-------- Data for this task --------
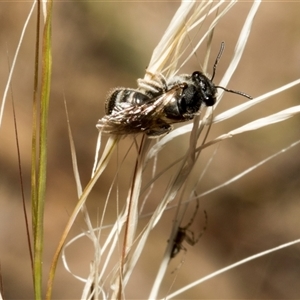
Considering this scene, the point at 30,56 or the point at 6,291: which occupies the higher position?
the point at 30,56

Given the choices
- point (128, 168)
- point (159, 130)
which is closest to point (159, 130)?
point (159, 130)

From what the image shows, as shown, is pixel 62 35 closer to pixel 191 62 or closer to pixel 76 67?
pixel 76 67

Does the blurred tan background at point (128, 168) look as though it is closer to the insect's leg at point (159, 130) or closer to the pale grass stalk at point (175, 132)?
the insect's leg at point (159, 130)

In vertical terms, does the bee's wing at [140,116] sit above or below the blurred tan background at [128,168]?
above

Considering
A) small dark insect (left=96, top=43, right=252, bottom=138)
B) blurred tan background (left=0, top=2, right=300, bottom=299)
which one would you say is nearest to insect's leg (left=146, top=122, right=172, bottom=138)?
small dark insect (left=96, top=43, right=252, bottom=138)

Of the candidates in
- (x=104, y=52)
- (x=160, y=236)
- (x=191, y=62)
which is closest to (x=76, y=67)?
(x=104, y=52)

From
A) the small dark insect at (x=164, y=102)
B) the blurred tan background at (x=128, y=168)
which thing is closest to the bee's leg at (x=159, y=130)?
the small dark insect at (x=164, y=102)

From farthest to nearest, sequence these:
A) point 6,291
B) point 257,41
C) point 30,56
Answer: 1. point 257,41
2. point 30,56
3. point 6,291
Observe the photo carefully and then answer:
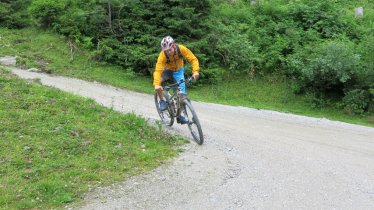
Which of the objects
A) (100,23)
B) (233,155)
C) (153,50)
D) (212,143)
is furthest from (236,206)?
(100,23)

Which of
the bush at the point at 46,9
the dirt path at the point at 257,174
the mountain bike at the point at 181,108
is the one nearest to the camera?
the dirt path at the point at 257,174

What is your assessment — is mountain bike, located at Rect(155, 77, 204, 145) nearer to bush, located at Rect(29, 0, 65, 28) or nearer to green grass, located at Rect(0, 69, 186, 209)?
green grass, located at Rect(0, 69, 186, 209)

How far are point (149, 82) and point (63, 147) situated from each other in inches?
361

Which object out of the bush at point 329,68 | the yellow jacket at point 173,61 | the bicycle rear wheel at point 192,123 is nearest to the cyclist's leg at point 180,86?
the bicycle rear wheel at point 192,123

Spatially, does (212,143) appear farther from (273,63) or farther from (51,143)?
(273,63)

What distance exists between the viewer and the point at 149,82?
1694cm

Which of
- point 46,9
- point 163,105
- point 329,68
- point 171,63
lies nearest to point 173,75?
point 171,63

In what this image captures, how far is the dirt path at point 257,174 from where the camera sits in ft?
21.1

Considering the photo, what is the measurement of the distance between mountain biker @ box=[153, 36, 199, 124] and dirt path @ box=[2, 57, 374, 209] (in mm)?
1296

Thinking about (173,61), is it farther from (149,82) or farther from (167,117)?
(149,82)

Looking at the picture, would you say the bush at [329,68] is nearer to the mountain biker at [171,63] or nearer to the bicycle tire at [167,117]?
the bicycle tire at [167,117]

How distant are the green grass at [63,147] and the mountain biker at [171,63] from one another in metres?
1.10

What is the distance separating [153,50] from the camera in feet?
56.4

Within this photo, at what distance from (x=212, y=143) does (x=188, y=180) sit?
2279mm
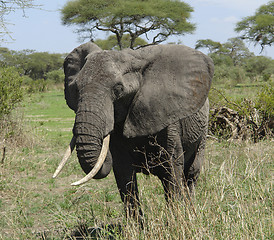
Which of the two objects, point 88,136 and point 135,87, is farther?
point 135,87

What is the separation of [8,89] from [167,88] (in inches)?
192

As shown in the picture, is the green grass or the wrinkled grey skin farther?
the green grass

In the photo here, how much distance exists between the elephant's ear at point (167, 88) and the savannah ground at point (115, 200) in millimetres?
659

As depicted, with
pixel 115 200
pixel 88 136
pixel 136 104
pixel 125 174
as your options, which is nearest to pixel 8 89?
pixel 115 200

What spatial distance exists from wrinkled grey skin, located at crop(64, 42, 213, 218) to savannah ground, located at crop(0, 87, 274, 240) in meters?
0.33

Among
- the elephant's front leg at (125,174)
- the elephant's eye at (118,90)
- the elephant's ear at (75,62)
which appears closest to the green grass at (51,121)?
the elephant's ear at (75,62)

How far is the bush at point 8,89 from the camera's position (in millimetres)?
7480

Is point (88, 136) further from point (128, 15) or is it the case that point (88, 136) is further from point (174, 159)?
point (128, 15)

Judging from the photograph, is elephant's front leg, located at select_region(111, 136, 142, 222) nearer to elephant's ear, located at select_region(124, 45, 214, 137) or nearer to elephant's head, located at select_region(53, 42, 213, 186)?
elephant's head, located at select_region(53, 42, 213, 186)

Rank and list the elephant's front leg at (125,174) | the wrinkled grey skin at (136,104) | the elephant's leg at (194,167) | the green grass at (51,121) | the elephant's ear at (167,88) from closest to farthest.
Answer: the wrinkled grey skin at (136,104) < the elephant's ear at (167,88) < the elephant's front leg at (125,174) < the elephant's leg at (194,167) < the green grass at (51,121)

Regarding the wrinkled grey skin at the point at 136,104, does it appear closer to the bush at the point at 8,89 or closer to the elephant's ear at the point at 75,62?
the elephant's ear at the point at 75,62

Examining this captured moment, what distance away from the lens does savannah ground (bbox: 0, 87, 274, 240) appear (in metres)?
3.27

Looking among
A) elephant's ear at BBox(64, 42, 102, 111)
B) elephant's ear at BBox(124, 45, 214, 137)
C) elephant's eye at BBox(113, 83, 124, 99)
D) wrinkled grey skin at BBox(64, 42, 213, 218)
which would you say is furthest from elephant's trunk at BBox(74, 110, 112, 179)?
elephant's ear at BBox(64, 42, 102, 111)

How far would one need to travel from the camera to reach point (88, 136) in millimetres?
2955
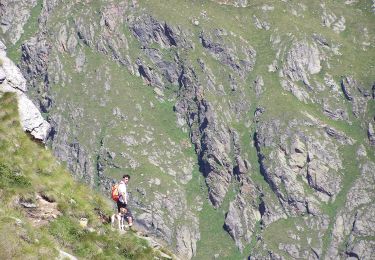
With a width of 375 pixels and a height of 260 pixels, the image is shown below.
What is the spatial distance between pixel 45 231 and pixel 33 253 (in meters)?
3.42

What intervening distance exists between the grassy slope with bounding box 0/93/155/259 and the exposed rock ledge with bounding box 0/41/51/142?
3.95 feet

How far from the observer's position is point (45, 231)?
29.6 metres

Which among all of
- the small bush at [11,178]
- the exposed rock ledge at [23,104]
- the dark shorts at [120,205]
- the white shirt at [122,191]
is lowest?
the dark shorts at [120,205]

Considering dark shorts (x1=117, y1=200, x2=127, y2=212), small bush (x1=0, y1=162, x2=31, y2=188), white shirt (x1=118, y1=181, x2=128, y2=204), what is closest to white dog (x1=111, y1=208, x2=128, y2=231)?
dark shorts (x1=117, y1=200, x2=127, y2=212)

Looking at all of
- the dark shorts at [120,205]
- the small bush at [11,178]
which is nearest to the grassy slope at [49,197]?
the small bush at [11,178]

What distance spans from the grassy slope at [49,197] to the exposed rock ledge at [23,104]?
1.20 m

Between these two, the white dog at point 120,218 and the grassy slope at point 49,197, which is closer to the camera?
the grassy slope at point 49,197

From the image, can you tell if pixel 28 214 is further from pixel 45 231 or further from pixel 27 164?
pixel 27 164

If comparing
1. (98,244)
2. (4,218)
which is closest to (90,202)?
(98,244)

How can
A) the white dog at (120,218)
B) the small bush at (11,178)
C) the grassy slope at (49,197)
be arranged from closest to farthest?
the grassy slope at (49,197) → the small bush at (11,178) → the white dog at (120,218)

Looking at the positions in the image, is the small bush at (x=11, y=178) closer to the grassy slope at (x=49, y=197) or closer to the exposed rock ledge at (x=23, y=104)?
the grassy slope at (x=49, y=197)

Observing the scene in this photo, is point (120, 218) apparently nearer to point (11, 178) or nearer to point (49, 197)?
point (49, 197)

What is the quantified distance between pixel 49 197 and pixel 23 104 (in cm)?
801

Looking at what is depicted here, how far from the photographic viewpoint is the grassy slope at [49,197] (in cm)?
2738
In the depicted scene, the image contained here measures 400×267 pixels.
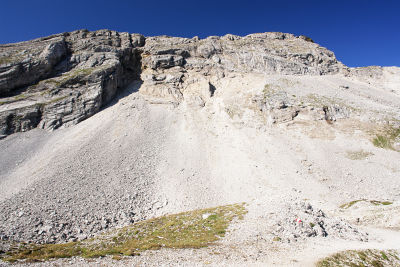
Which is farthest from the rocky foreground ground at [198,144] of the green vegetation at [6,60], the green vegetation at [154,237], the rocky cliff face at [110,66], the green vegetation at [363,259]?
the green vegetation at [154,237]

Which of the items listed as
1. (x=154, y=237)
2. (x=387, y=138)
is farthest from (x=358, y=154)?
(x=154, y=237)

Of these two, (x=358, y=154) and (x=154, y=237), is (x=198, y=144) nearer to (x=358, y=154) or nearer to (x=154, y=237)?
(x=154, y=237)

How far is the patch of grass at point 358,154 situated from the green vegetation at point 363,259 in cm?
2352

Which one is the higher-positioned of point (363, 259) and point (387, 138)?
point (387, 138)

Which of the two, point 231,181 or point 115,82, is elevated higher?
point 115,82

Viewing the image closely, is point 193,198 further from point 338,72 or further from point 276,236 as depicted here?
point 338,72

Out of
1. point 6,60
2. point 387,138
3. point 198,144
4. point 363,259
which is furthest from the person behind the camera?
point 6,60

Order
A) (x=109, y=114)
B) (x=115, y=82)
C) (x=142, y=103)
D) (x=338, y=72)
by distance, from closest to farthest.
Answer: (x=109, y=114), (x=142, y=103), (x=115, y=82), (x=338, y=72)

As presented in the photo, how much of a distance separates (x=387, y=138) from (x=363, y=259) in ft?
109

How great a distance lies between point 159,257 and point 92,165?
75.1 ft

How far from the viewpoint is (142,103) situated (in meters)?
47.8

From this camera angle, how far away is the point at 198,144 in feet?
121

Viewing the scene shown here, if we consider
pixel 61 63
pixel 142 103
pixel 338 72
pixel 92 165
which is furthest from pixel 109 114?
pixel 338 72

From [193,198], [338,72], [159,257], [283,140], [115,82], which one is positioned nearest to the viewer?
[159,257]
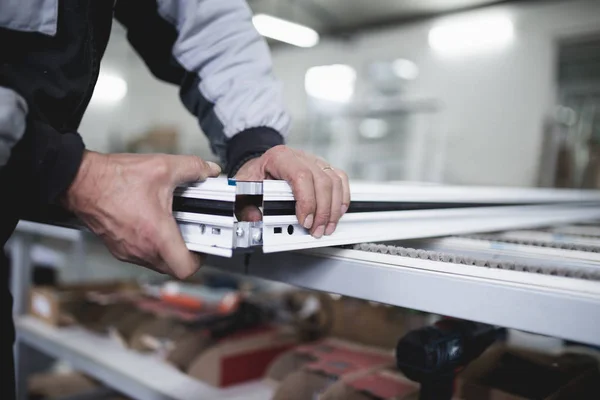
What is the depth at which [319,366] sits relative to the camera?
1.00 meters

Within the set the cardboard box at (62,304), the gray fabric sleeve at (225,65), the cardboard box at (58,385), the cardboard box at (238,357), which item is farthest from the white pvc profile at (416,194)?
→ the cardboard box at (58,385)

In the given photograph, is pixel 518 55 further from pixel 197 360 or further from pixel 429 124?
pixel 197 360

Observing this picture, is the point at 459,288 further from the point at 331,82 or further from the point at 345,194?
the point at 331,82

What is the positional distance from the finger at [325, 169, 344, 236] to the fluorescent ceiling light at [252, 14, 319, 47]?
15.0 feet

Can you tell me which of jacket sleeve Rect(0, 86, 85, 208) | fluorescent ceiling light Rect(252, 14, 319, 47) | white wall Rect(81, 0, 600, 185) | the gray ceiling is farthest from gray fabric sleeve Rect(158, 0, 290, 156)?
the gray ceiling

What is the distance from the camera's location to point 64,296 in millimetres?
1507

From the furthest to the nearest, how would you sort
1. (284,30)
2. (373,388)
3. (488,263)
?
(284,30)
(373,388)
(488,263)

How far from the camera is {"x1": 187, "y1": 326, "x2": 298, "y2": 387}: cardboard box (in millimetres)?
1042

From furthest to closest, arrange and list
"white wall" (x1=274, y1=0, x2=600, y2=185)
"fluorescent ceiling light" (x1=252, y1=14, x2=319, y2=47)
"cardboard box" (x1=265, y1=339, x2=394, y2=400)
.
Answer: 1. "fluorescent ceiling light" (x1=252, y1=14, x2=319, y2=47)
2. "white wall" (x1=274, y1=0, x2=600, y2=185)
3. "cardboard box" (x1=265, y1=339, x2=394, y2=400)

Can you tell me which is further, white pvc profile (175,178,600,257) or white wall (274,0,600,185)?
white wall (274,0,600,185)

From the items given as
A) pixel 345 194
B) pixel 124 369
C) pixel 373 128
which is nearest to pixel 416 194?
pixel 345 194

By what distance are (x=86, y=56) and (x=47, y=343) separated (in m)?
0.99

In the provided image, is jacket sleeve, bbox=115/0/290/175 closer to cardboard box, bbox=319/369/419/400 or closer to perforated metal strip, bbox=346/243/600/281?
perforated metal strip, bbox=346/243/600/281

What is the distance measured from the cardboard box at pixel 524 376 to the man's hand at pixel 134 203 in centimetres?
58
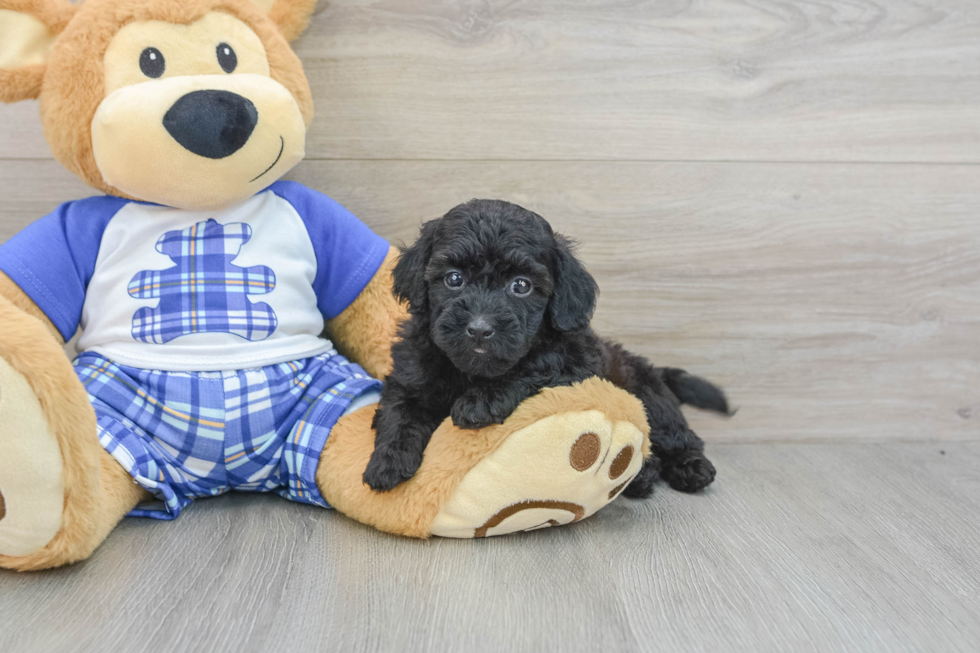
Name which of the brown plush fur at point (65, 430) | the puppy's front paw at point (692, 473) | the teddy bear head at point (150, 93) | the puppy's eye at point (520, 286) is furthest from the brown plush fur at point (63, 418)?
the puppy's front paw at point (692, 473)

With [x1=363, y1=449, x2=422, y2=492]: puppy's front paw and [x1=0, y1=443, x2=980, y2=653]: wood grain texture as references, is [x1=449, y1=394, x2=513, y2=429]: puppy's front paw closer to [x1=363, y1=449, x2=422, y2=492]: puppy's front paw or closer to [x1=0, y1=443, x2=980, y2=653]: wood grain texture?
[x1=363, y1=449, x2=422, y2=492]: puppy's front paw

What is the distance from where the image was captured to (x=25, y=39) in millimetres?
1297

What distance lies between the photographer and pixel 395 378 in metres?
1.34

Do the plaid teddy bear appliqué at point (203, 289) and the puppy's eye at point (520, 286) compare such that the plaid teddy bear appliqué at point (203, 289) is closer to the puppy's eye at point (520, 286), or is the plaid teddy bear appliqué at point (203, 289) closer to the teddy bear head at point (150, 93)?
the teddy bear head at point (150, 93)

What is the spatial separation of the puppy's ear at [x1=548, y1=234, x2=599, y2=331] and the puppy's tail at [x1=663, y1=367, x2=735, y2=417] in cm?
58

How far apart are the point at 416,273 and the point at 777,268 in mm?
1072

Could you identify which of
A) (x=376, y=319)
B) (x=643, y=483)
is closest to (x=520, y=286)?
(x=376, y=319)

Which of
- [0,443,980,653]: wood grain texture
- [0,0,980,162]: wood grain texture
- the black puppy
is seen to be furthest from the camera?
[0,0,980,162]: wood grain texture

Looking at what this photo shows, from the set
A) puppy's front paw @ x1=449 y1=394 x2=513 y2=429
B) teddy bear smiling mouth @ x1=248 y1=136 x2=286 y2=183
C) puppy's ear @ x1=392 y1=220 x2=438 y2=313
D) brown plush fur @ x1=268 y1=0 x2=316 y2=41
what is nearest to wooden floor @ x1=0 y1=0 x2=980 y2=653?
brown plush fur @ x1=268 y1=0 x2=316 y2=41

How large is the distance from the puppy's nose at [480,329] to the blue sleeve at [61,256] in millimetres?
843

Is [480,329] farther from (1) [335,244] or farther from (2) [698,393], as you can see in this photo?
(2) [698,393]

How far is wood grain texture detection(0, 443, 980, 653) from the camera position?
1.01 metres

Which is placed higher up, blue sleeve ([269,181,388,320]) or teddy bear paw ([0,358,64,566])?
blue sleeve ([269,181,388,320])

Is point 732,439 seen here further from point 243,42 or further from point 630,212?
point 243,42
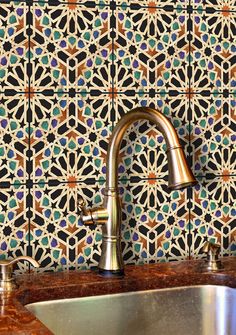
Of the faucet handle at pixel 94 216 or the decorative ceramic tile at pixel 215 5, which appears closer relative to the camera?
the faucet handle at pixel 94 216

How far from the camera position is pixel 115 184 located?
1.27 m

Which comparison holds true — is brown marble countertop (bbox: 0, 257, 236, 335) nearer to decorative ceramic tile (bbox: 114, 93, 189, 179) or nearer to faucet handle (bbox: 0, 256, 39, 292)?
faucet handle (bbox: 0, 256, 39, 292)

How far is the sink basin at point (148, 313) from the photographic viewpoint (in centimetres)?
121

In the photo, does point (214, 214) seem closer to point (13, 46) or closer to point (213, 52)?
--------
● **What to produce**: Take the line containing "Looking at what this" and every line after it up to the end of the entries, and quote them exactly. Both ends count; the pictures do not.

● **Answer to this task**:
Looking at what this photo shows, from the set
A) puppy's front paw @ x1=449 y1=394 x2=513 y2=429
B) teddy bear smiling mouth @ x1=248 y1=136 x2=286 y2=183
C) puppy's ear @ x1=392 y1=220 x2=438 y2=313
D) brown plush fur @ x1=268 y1=0 x2=316 y2=41
what is nearest to wooden floor @ x1=0 y1=0 x2=980 y2=653?
brown plush fur @ x1=268 y1=0 x2=316 y2=41

How large is the distance from the puppy's nose at [480,329] to the blue sleeve at [61,256] in millimetres?
843

Is [480,329] farther from (1) [335,244] or farther from (2) [698,393], as you can see in this photo?
(2) [698,393]

How far is wood grain texture detection(0, 443, 980, 653) from the camera position?
1.01 metres

Which is placed higher up, blue sleeve ([269,181,388,320]) or teddy bear paw ([0,358,64,566])?
blue sleeve ([269,181,388,320])

Is point 732,439 seen here further from point 243,42 or further from point 630,212?
point 243,42
Of the faucet handle at pixel 94 216 or the decorative ceramic tile at pixel 215 5, which appears closer relative to the camera?
the faucet handle at pixel 94 216

How far from the camera position is pixel 115 184 located?
1.27 m

Which comparison holds true — is brown marble countertop (bbox: 0, 257, 236, 335) nearer to decorative ceramic tile (bbox: 114, 93, 189, 179) or nearer to faucet handle (bbox: 0, 256, 39, 292)?
faucet handle (bbox: 0, 256, 39, 292)

How far is the sink basin at point (148, 313) from the photographic viewpoint (in centimetres)?
121

In the photo, does point (214, 214) seem closer to point (13, 46) or closer to point (213, 52)?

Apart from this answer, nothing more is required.